Warum die Koalition diesem Thema den Vorzug gegeben hat, erschließt sich mir ebenso wenig, genauso wie die Intention der Piraten bei der Titelwahl. Worum es wirklich geht und was auch Piraten wissen könnten: Es geht offenbar nicht um das städtebauliche Phänomen, größere Siedlungen am Rand der Städte zu bauen, wenn die Städte innen keinen Platz dafür haben. Was die Achtzigerjahre des 20. Jahrhunderts in dieser Frage von den Sechziger- und Siebzigerjahren unterscheidet, ist auch nach den bisherigen Ausführungen nicht deutlich geworden. Ich möchte deshalb, ebenso wie Herr Brauner, auf die Ergebnisse des Sozialstrukturatlas eingehen. Das ist angesichts
verfestigter sozialer Ungleichheit in Berlin durchaus sinnvoll, sollte aber auf der Basis einer gründlicheren Analyse erfolgen, als es heute möglich ist. – Die Papiere liegen ja auf dem Tisch.

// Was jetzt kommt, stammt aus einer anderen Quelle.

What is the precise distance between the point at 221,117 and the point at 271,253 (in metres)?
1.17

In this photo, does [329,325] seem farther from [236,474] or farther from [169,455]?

Lassen Sie mich zunächst noch einmal darauf hinweisen – und das nicht nur, weil ich selbst als Senatorin für den Sozialstrukturatlas 2008 verantwortlich war –, dass Berlin mit dem Sozialstrukturatlas über ein herausragendes und vorbildliches Analyseinstrument verfügt. Die integrierte Sozial- und Gesundheitsberichterstattung erfolgt auf einem bemerkenswert hohen Niveau und liefert für die Politik wertvolle Informationen. Insofern ist es durchaus bedauerlich, dass der handlungsorientierte Teil dieses neuen Sozialstrukturatlasses ausschließlich zu den Themen Stadtteilzentren, Pflege, Gesundheitsprävention, ärztliche Versorgung und Psychiatrieplanung konkreter wird. Das ist zwar angesichts des Herausgebers zunächst naheliegend, verschenkt aber die Möglichkeiten eines integrierten politischen Ansatzes.